Creeping Shadow
Posted by Fred Jandt
Editor, Mass Transit
This last Tuesday was Earth Day. The MT staff did our part and all worked from home on Earth Day. I know it’s a small effort, but if everyone just turned off their cars for one day, think of the effect that would have.
In that vein, gas prices rose again like a creeping shadow following along behind you. We all know that gas prices are predicted to hit $4 a gallon this summer (well, that is everyone but the president, who seems curiously oblivious to it). Unfortunately summer may just come a lot sooner than we expected. Gas prices are already topping more than $4 a gallon in California with some nearing or topping $4.50. The national average is hovering around $3.50, but that’s little comfort.
I was talking to a coworker yesterday who said that he had heard gas prices could hit $7 a gallon by 2010. Doubling in a year in a half? I once would have said that’s not likely or even impossible, but with the recent dramatic rise in gas prices over the last few years, I no longer rule anything out.

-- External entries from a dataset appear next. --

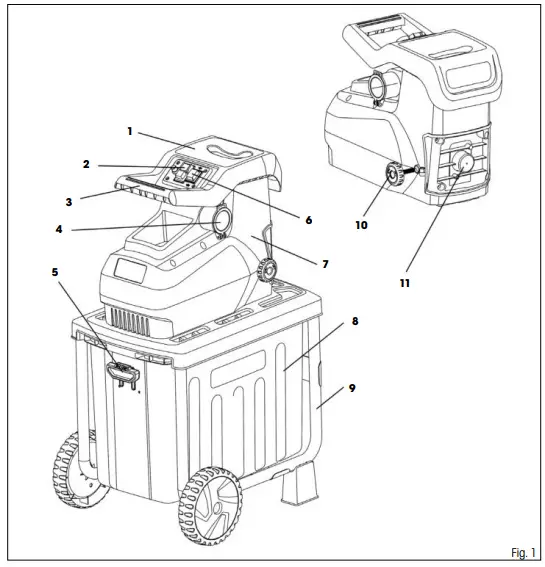 1
2
3
4
5
6
7
8
9
10
11
Fig. 1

So what is there to do about it? Well, the obvious choice is to take transit. It’s simple math: transit = less car use = less $$$ spent on gas.
Of course, for a large part of the United States this isn’t an option. Transit just isn’t an option for some people. So what do they do? Telecommuting has become popular. And it is going to become even more popular.
Spend some time perusing the tech news. Google is offering a host of services for businesses to allow you to access all of your files anywhere. It has its own suite of office programs, and now you can access them offline as well as online. Adobe is putting up a streamlined version of Photoshop online. The next generation of software looks to all be Web-based.
With this trend you’d think people would travel more. They can stay connected anywhere. Unfortunately, people are using this to stay at home. And it’s that creeping shadow that is to blame. As gas prices grow we become more and more isolated as a culture. As gas prices grow, the price of everything else grows as well. If you haven’t noticed, the price of food is creeping up. Just a little here and there, but it’s going up.
As everything gets more expensive, transit becomes more and more appealing. A couple years ago when gas prices shot up, transit ridership soared. This year with that creeping shadow getting longer, keep an eye on ridership levels, I bet they are going to go up as well.
Thanks for reading the MT Position updated every Friday,

April 25th, 2008 at 9:03 pm
Fred & all:
Here is another good posting from Fred for we the readers of MT Position, a narrative of the present state of affairs for the frogs in the pot. No reference to those of Roman ancestry, more about clinging to the status quo even at grave peril. Inaction is not an option.
It is important to consider the issue of food, as well as the choice of telecommuting. In fact, Peaking Oil is lurking in this situation, and cannot be ignored. All of the benefits of transit; ie; alternatives to the so-called flexibility of rubber tire transport, are wrapped up in this energy crisis. But we forget we “Eat Oil”.
The local papers here in Northern CA are filled with notices of meetings to discuss Earth Day: Climate Change, energy security, electric cars & alternative fuels for… cars. Peaking Oil threats to business as usual- NADA.
Some thing have a way of getting out, even with this unconscious unwillingness to face reality, however. Truckers are becoming the miner’s Canary for the energy crisis, it appears. Keep an eye on where this trucking problem goes. At some point, the need to revert to rail haul will manifest itself, and the planners for transport and distribution will get hold of the rail atlas maps for their respective locale, and set about getting the dormant rail lines and abandoned corridors rehabbed to de-minimus condition for freight movement. Victuals.
You other readers, maybe impatient for the responsibles to do their duty, can see website http://www.spv.co.uk for listing of 18 railway map books for the USA. This is an event of degrees of discomfort, sort of like the potted amphibs noted above: we are in high price phase of fuel.
Next, see possible food shortages, gas rationing, negative feedback effects that shout for rehab of railway branchlines, vast expansion & extension of mains. Add renewable infrastructure to match rail energy demand growth. This will buy time at least. In a perfect world, we would be able to perfect the perfect car, emissions free and almost unlimited mpg. This is a world used to cheap fuel, we are being forced into a new energy paradigm, and we are acting neither quickly enough or intelligently. Try “Deer in the headlights”, if you don’t like the frog analogy…
To the web: we are entering “The Long Emergency”.